■ **Page text**:
.....

GSA Annual Meeting in Phoenix, Arizona, USA - 2019

Paper No. 100-13
Presentation Time: 9:00 AM-6:30 PM


SNYDER, Jonah1, LAMBERT, Trevor2, CHAPPELL, J. Caleb3 and KREKELER, Mark P.S.3, (1)Geology & Environmental Earth Sciences, Miami University, 501 E. High St., Oxford, OH 45056, (2)Department of Geology & Environmental Earth Sciences, Miami University - Hamilton, 1601 University Blvd., Hamilton, OH 45011, (3)Geology and Environmental Earth Science, Miami University, 118 Shideler hall, 250 S. Patterson Ave, Oxford, OH 45056

Finding and best utilizing mineral resources that can support alternative energy sources such as photovoltaic cells is critical for the U.S. to move toward a more efficient and distributed power system. Quartzite can be an economically viable source of silicon for solar cells, and the purity of the silicon being used is correlated to the efficiency of the solar cell. The purer the silicon is, the more efficient the cell will be. Sorting quartzite that is mined or searching for high purity quartzite as a resource can be expedited by the use of reflective spectroscopy and/ or hyperspectral remote sensing. Samples of the Ordovician Eureka quartzite from east central Idaho were examined using an ASD Fieldspec 4 spectroradiometer using a contact probe. This enables an estimation of a correlation between what was measured on the device and the known purity of the samples of quartzite. Samples used included a range of highest purity to more iron oxide-rich samples. Multiple spectra were obtained in a controlled lab environment for each sample under both dry and wet conditions. Significant variation of the spectra of samples was observed suggesting that it is possible to classify high silica rock from less pure materials. This is largely a function of the iron oxide features in the upper visible and the near infrared portions of the spectrum combined with hydroxyl features. Surface texture and water saturation impact spectra but minimally for sorting and classification purposes. Spectral properties correlate reasonably well with known chemical composition determined by inductively coupled plasma – optical emission spectroscopy and bulk mineralogy by scanning electron microscopy and powder X-ray diffraction. The end of goal of this testing, to see if one could use hyperspectral sensing to look at large areas and determine the silicon content to know if it would be worthwhile mining, is supported. The technique is also suitable for production sorting.

.....

(Stored lines)
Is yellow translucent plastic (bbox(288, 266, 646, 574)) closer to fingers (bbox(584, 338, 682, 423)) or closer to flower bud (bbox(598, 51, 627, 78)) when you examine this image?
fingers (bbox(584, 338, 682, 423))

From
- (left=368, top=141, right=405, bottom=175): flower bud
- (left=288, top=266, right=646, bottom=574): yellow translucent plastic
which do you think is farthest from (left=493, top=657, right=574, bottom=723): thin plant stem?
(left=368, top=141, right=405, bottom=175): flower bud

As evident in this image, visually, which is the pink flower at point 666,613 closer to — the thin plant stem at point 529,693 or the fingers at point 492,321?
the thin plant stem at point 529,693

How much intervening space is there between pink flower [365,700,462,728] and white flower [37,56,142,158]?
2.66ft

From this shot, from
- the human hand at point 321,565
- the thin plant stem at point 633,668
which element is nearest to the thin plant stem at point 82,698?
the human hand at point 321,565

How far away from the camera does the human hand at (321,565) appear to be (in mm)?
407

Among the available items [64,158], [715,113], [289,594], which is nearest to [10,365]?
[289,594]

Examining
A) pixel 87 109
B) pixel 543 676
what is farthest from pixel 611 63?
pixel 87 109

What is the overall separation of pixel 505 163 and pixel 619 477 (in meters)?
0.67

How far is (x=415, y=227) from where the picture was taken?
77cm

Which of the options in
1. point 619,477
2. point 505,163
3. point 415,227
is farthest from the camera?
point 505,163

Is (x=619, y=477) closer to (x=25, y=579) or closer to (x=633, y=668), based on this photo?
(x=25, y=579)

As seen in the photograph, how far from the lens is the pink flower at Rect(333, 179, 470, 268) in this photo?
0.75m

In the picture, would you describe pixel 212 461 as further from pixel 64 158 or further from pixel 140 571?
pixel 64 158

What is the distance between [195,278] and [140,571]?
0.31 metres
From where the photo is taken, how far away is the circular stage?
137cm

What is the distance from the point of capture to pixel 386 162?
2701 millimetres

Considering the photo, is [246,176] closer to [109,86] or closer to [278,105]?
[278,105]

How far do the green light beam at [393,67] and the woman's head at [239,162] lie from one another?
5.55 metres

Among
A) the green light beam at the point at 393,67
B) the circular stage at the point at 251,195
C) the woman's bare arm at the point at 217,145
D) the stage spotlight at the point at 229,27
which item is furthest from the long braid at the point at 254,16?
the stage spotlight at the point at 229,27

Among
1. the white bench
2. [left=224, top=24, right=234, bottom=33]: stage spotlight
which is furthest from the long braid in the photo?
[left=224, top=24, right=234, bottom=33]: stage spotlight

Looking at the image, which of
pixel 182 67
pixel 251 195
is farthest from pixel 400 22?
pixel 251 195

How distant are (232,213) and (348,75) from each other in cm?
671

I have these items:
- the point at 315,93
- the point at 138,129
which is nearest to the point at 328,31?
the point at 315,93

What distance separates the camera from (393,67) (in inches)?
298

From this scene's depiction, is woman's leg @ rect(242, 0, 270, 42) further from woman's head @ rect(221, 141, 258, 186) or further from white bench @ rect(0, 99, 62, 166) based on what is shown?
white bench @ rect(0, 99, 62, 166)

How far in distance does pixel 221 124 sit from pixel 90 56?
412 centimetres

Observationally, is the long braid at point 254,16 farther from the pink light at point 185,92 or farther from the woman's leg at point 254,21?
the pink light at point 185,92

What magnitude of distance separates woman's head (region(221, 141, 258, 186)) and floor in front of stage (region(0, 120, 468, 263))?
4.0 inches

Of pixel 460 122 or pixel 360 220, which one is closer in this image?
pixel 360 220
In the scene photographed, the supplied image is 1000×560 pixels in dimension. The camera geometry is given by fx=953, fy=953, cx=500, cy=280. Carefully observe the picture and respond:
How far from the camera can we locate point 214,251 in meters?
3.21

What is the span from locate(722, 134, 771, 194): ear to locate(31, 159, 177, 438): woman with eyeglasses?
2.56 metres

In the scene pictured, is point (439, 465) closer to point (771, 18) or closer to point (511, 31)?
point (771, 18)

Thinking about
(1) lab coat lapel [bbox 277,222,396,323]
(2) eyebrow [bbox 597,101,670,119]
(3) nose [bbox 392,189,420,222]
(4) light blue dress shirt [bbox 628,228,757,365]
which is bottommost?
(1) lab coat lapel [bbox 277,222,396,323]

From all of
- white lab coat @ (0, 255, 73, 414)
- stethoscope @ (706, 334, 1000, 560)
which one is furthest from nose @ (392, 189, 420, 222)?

.....

■ **Problem description**: List every author named in the meeting abstract, in the order given. None of these lines are needed for what comes next.

■ **Your response**: Jonah Snyder, Trevor Lambert, J. Caleb Chappell, Mark P.S. Krekeler